— Consegna A —
Elenca, nell'ordine in cui compaiono, tutti gli articoli numerati che il brano riportato qui sotto cita.

:: Brano scelto

Andrea Pubusa
Può sembrar strano, ma nella periferia la pregnanza e l’insensatezza dello scasso Renzi-Boschi-Verdini si coglie meglio. Il fatto è che i guasti di quel testo si notano con più nitidezza, vengono esaltati dall’esperienza concreta. L’altro giorno a Carbonia ho partecipato ad un’affollata assemblea per il NO e mi hanno colpito alcuni interventi. Per esempio, l’attacco alla rappresentanza in periferia è colto con più immediatezza. Quando ho detto che il senato ipotizzato da Renzi limita la rappresentanza dei territori, perché consente che solo quelli più forti (Cagliari e Sassari) abbiano senatori, il messaggio è stato rilanciato da un intervento che ha fatto il punto sulle province. Bene o male le province elettive rappresentavano i territori nel loro insieme. Ora, coi commissari regionali a capo delle province, quella rappresentanza è venuta meno. Le popolazioni sono più sole, più isolate, i loro immani problemi hanno meno possibilità di filtrare nei processi decisionali regionali e nazionali. Quindi, modificare le province, aggiornarne le funzioni era necessario, ma la loro esistenza come enti dipendenti dalla Regione, come appendice regionale, anziché come espressione dell’autonomia dei territori, è una perdita secca di peso politico, di capacità delle popolazioni locali di far valere le proprie ragioni.
L’attacco alla rappresentanza è stato ripreso poi da alcuni lavoratori, sempre presenti nelle lotte di fabbrica di questi decenni. Uno di loro ha messo in luce come questo attacco al carattere rappresentativo delle province e ora perfino del Senato abbia la sua origine nel drastico ridimensionamento degli organismi di difesa dei lavoratori nei luoghi di lavoro. L’eversione dello Statuto dei lavoratori disposta col Job act ne è la riprova. A cosa mira la soppressione dell’art. 18 se non a questo? La reintroduzione del licenziamento facile costituisce l’antidoto più forte alla partecipazione dei lavoratori alle lotte nei luoghi di lavoro, li riconduce sotto il tallone dell’imprenditore che ridiventa padrone. C’è poi la compressione della contrattazione sindacale, da quella aziendale a quella nazionale, a cancellare la rappresentanza dei lavoratori, il loro potere, se non decisionale, partecipativo.
Un altro lavoratore mette in luce come questo processo di svilimento della rappresentanza nelle istituzioni e nei luoghi di lavoro incide sulla prima parte della Costituzione, contrariamente a quanto sostengono i sostenitori del sì. Questo è il modo per infilzare insieme non solo il principio lavorista (l’Italia è una repubblica …fondata sul lavoro), ma anche il principio democratico (L’Italia è una repubblica democratica…) perché il carattere democratico è dato dalla uguale capacità di diritti dei cittadini e dalla loro capacità di partecipare all’organizzazione economica, sociale e politica del Paese. E’ un affossamento dell’art. 3 Cost. che pone appunto il principio di uguaglianza e della partecipazione. Il principio fondamentale che ispira le norme costituzionali in materia di lavoro “è consacrato nell’art. 2, nella parte in cui riconosce ad ogni uomo valore di fine in sé e perciò attribuisce ad esso, in quanto essenza dotata di una propria maturale dignità”, la titolarità di diritti, “inviolabili”, ossia “intangibili”. Questo diceva Mortati, grande costituzionalista e padre costituente nelle sue mirabili pagine sul lavoro nella Costituzione. E, questi lavoratori di Carbonia, pur senza essere costituzionalisti. intuiscono e desumono dalla loro esperienza concreta che tutto si tiene e le modifiche di Renzi alla Carta e alla legislazione ordinaria sul lavoro ha come effetto diretto ed evidente un rinsecchimento dei principi fondamentali, incidendo perfino sulla sovranità popolare, che torna ad essere sovranità dei gruppi economici forti e di un ceto politico che ne è in larga misura espressione, dati i processi di nomina dall’alto.

::::

— Consegna B —
Raccogli dalle righe che seguono tutte quelle in cui compare la stringa "distant".

:: Dati forniti

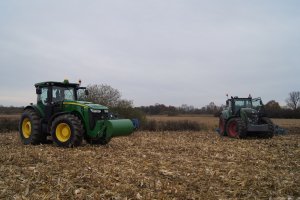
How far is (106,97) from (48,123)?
51.5ft

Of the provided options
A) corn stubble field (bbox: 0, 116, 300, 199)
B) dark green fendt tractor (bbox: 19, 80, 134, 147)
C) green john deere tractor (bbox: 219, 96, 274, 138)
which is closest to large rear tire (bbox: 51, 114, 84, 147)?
dark green fendt tractor (bbox: 19, 80, 134, 147)

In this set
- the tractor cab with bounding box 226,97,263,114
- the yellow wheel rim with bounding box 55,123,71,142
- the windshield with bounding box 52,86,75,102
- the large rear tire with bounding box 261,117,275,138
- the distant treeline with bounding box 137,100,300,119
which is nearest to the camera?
the yellow wheel rim with bounding box 55,123,71,142

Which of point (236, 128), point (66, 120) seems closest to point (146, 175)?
point (66, 120)

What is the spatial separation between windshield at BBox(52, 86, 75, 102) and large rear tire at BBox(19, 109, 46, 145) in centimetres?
99

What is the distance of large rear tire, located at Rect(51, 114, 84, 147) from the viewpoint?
12805 mm

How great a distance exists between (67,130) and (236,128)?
377 inches

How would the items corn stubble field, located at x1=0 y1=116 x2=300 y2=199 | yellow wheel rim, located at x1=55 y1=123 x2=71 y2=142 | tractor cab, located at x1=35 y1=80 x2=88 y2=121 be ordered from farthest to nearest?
1. tractor cab, located at x1=35 y1=80 x2=88 y2=121
2. yellow wheel rim, located at x1=55 y1=123 x2=71 y2=142
3. corn stubble field, located at x1=0 y1=116 x2=300 y2=199

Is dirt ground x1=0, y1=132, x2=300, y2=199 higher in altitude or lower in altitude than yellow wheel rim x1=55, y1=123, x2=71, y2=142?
lower

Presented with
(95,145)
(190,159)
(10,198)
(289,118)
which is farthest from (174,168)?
(289,118)

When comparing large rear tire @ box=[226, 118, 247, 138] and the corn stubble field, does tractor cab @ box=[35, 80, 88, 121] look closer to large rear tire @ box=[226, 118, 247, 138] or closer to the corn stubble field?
the corn stubble field

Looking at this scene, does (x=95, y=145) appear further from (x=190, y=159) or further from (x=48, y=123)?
(x=190, y=159)

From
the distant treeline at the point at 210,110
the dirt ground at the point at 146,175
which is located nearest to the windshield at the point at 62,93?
the dirt ground at the point at 146,175

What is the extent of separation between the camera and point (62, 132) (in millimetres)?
13375

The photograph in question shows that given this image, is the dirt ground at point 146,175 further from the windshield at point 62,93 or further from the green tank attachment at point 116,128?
the windshield at point 62,93
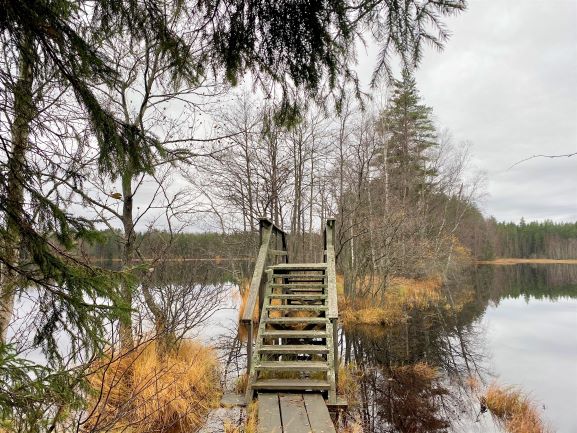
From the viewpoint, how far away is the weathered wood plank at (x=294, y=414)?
438 centimetres

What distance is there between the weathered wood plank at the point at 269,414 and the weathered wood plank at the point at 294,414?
0.06m

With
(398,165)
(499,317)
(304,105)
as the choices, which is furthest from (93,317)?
(398,165)

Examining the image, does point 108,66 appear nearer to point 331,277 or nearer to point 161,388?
point 161,388

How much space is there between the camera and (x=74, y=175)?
2883mm

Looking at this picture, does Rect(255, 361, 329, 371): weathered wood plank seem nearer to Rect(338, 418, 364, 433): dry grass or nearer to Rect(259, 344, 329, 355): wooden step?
Rect(259, 344, 329, 355): wooden step

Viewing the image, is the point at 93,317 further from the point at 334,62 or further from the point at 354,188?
the point at 354,188

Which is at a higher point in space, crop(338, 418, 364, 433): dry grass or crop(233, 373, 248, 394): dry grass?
crop(233, 373, 248, 394): dry grass

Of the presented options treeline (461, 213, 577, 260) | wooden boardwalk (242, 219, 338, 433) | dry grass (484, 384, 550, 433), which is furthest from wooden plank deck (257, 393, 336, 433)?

::::

— Soluzione svolta A —
art. 18; art. 3 Cost.; art. 2

— Soluzione svolta B —
- the distant treeline with bounding box 137,100,300,119
the distant treeline at the point at 210,110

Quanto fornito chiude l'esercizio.